Exception: Error during training: Given groups=1, weight of size [3072, 16, 1, 2, 2], expected input[1, 8, 1, 56, 68] to have 16 channels, but got 8 channels instead

### System Info / 系統信息

I've just tried out the v0.1.0 with both ptd and accelerate. Both throw exceptions after about an epoch (62 samples).

Training steps:  21%|██▏       | 64/300 [04:09<07:50,  1.99s/it, grad_norm=0.00579, global_avg_loss=0.338, global_max_loss=0.338]
Training steps:  22%|██▏       | 65/300 [04:11<07:46,  1.98s/it, grad_norm=0.00579, global_avg_loss=0.338, global_max_loss=0.338]
Training steps:  22%|██▏       | 65/300 [04:11<07:46,  1.98s/it]                                                                 2025-03-24 20:50:21,282 - finetrainers - ERROR - Error during training: Given groups=1, weight of size [3072, 16, 1, 2, 2], expected input[1, 8, 1, 56, 68] to have 16 channels, but got 8 channels instead
2025-03-24 20:50:21,283 - finetrainers - ERROR - An error occurred during training: Given groups=1, weight of size [3072, 16, 1, 2, 2], expected input[1, 8, 1, 56, 68] to have 16 channels, but got 8 channels instead
2025-03-24 20:50:21,292 - finetrainers - ERROR - Traceback (most recent call last):
  File "train.py", line 70, in main
    trainer.run()
  File "finetrainers/trainer/sft_trainer/trainer.py", line 97, in run
    raise e
  File "finetrainers/trainer/sft_trainer/trainer.py", line 92, in run
    self._train()
  File "finetrainers/trainer/sft_trainer/trainer.py", line 473, in _train
    pred, target, sigmas = self.model_specification.forward(
  File "finetrainers/models/hunyuan_video/base_specification.py", line 317, in forward
    pred = transformer(
  File "/python3.10/site-packages/torch/nn/modules/module.py", line 1736, in _wrapped_call_impl
    return self._call_impl(*args, **kwargs)

----

● TO-DO LIST
1. Quote the portion of the error report that opens with the words containing "Exception: Error during" and closes with "epoch (62 samples).".
2. Extend the training error report, picking up right after its last line.
The listing that follows is separate from the error report.

----

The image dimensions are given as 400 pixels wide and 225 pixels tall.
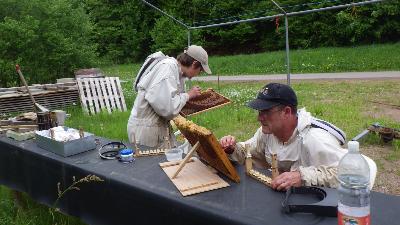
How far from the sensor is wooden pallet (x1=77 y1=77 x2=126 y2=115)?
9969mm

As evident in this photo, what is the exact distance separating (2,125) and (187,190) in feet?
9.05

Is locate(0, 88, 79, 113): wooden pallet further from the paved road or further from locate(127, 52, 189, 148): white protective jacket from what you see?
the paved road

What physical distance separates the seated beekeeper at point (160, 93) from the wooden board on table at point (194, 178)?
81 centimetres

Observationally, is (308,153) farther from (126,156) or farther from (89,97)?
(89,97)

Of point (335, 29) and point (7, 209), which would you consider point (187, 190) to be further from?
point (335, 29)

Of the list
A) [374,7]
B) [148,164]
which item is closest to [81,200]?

----

● ANSWERS GIVEN
1.
Exception: Error during training: Given groups=1, weight of size [3072, 16, 1, 2, 2], expected input[1, 8, 1, 56, 68] to have 16 channels, but got 8 channels instead

### System Info / 系統信息

I've just tried out the v0.1.0 with both ptd and accelerate. Both throw exceptions after about an epoch (62 samples).

2.
  File "/python3.10/site-packages/torch/nn/modules/module.py", line 1747, in _call_impl
    return forward_call(*args, **kwargs)
  File "/python3.10/site-packages/accelerate/utils/operations.py", line 819, in forward
    return model_forward(*args, **kwargs)
  File "/python3.10/site-packages/accelerate/utils/operations.py", line 807, in __call__
    return convert_to_fp32(self.model_forward(*args, **kwargs))
  File "/python3.10/site-packages/torch/amp/autocast_mode.py", line 44, in decorate_autocast
    return func(*args, **kwargs)
  File "/diffusers/src/diffusers/models/transformers/transformer_hunyuan_video.py", line 720, in forward
    hidden_states = self.x_embedder(hidden_states)
  File "/python3.10/site-packages/torch/nn/modules/module.py", line 1736, in _wrapped_call_impl
    return self._call_impl(*args, **kwargs)
  File "/python3.10/site-packages/torch/nn/modules/module.py", line 1747, in _call_impl
    return forward_call(*args, **kwargs)
  File "/diffusers/src/diffusers/models/transformers/transformer_hunyuan_video.py", line 154, in forward
    hidden_states = self.proj(hidden_states)
  File "/python3.10/site-packages/torch/nn/modules/module.py", line 1736, in _wrapped_call_impl
    return self._call_impl(*args, **kwargs)
  File "/python3.10/site-packages/torch/nn/modules/module.py", line 1747, in _call_impl
    return forward_call(*args, **kwargs)
  File "/diffusers/src/diffusers/hooks/hooks.py", line 148, in new_forward
    output = function_reference.forward(*args, **kwargs)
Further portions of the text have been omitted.